Kemarau, Air Waduk Sermo Mulai Menyusut

Kondisi terkini Waduk Sermo, di Kecamatan Kokap, Kulonprogo, Jumat (21/6/2019). - Harian Jogja/Jalu Rahman Dewantara
21 Juni 2019 20:57 WIB Jalu Rahman Dewantara Kulonprogo Share :

Harianjogja.com, KULONPROGO- Musim kemarau yang melanda Kulonprogo sejak beberapa bulan terakhir mulai berdampak kepada lingkungan sekitar. Salah satunya, terjadi penurunan tingkat elevasi atau ketinggian air di Waduk Sermo, Kecamatan Kokap.

Berdasarkan data Monitoring Level Muka Air Pengelola Waduk Sermo, tingkat elevasi pada awal Juni 2019 berkisar 132 meter di atas permukaan laut (Mdpl). Ketinggian air terus menurun, hingga saat ini berada di angka 131,13 Mdpl.

Koordinator Lapangan Pengelola Waduk Sermo, Novika Prabowo, mengatakan penurunan ini disebabkan karena rendahnya curah hujan akibat musim kemarau yang mulai melanda kawasan waduk sejak dua bulan belakangan. Meski sebenarnya sempat turun hujan pada 14-16 Juni, dikatakan Novika, tidak berdampak signifikan terhadap peningkatan elevasi air di waduk seluas 157 hektare itu.

"Memang sempat hujan selama tiga hari, tapi tidak ada perubahan berarti," kata Novika kepada awak media, Jumat (21/6/2019).

Penurunan tingkat elevasi otomatis mengubah volume air di Waduk Sermo. Rata-rata batas tinggi normal air di waduk itu berada di angka 136 Mdpl dengan volume air sebesar 20 juta meter kubik. Sedangkan saat ini dengan ketinggian 131,13 Mdpl, volume menyusut drastis menjadi 11,5 juta meter kubik.

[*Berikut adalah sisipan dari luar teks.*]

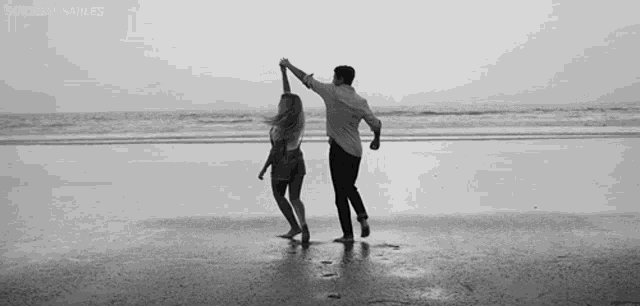 a man and a woman are dancing on the beach in a black and white photo .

Kendati begitu, Novika memastikan jika fenomena ini tidak akan memengaruhi suplai air ke sejumlah daerah irigasi. Berdasarkan hasil rapat rutin pihaknya per 15 hari, suplai air ke DI Pengasih tetap berjalan dan bisa memenuhi kebutuhan air hingga 800 liter per detik.

"Saat ini kebutuhan air 800 liter per detik, dan saluran sudah kami buka. Itu nanti akan dievaluasi 15 hari ke depan. Apakah sudah cukup atau belum untuk menentukan kami kecilkan atau tingkatkan," ujarnya.

Normalnya, kebutuhan air DI Pengasih hanya berkisar antara 300 sampai 500 liter per detik. Namun karena untuk membantu suplai air petani di wilayah DI Papah guna keperluan Masa Tanam (MT) kedua, maka suplai air diperbesar menjadi 800 liter per detik. "Nanti sebagian kami alirkan ke DI Papah," ucapnya.

Novika meyakini, selama elevasi air belum mencapai 124 meter kubik di batas bawah normal, Waduk Sermo tidak akan kekurangan air untuk memenuhi suplai ke DI. Dia juga memastikan, saat ini elevasi air di waduk itu masih dalam kondisi normal.